May 22, 2008 3:17 PM

Microsoft this week released a beta version of its Microsoft Mediaroom Presentation Framework to the 150 software developers that are part of the Microsoft program, allowing them to now directly import Web Services content into IPTV applications.

The Microsoft Mediaroom Presentation Framework will enable developers to more rapidly create new applications and services for the IPTV product, which will enable telecom service providers to differentiate their video offerings from cable and satellite.

In the past, creating interactive TV applications required special downloads and processes specific to the set-top boxes and TV sets, said Shari Barnett, director of media services for Microsoft TV. “This requires none of that – it pulls from existing Web Services data feeds and video and then, because of that, it updates itself as the Web site is updated.”

Microsoft used an earlier version of this for its Consumer Electronics Show demo earlier this year. That version showed how a consumer watching CNN could simultaneously pull in information from CNN.com or even watch video from the Web site that goes into greater depth than the cable news network.

Another example, Barnett said, is an application developed by Turner and ES3 that starts with the live broadcast of a NASCAR race but allows consumers to use their remote controls to pull from a menu of other options including more detailed information on drivers and also the opportunity to simultaneously view the car cam of a specific driver.

“It’s all real time, and it’s in sync with the broadcast, so you get to see the race and see at the same time from that driver’s point of view,” Barnett said.

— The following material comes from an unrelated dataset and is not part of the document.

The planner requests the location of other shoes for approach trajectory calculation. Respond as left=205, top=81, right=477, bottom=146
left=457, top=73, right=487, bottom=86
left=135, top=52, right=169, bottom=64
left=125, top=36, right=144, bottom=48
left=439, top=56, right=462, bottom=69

The goal of the new toolkit, the final version of which will be available this year, is to speed applications on Mediaroom, increasing its appeal and enabling service providers to develop more differentiated services and more revenue potential. Service providers themselves are also developing applications, Barnett said.

“We are seeing these services being highly differentiated,” she said. “Each company is in its own competitive market and is responding differently.”

The SDK is “just one of the elements of the application development program,” Barnett added. “We’ll have professional support services you can buy if you are a developer, training courses you can take, a personal server, which is like a mini head-end using one or two PCS for testing application – everything you would need.”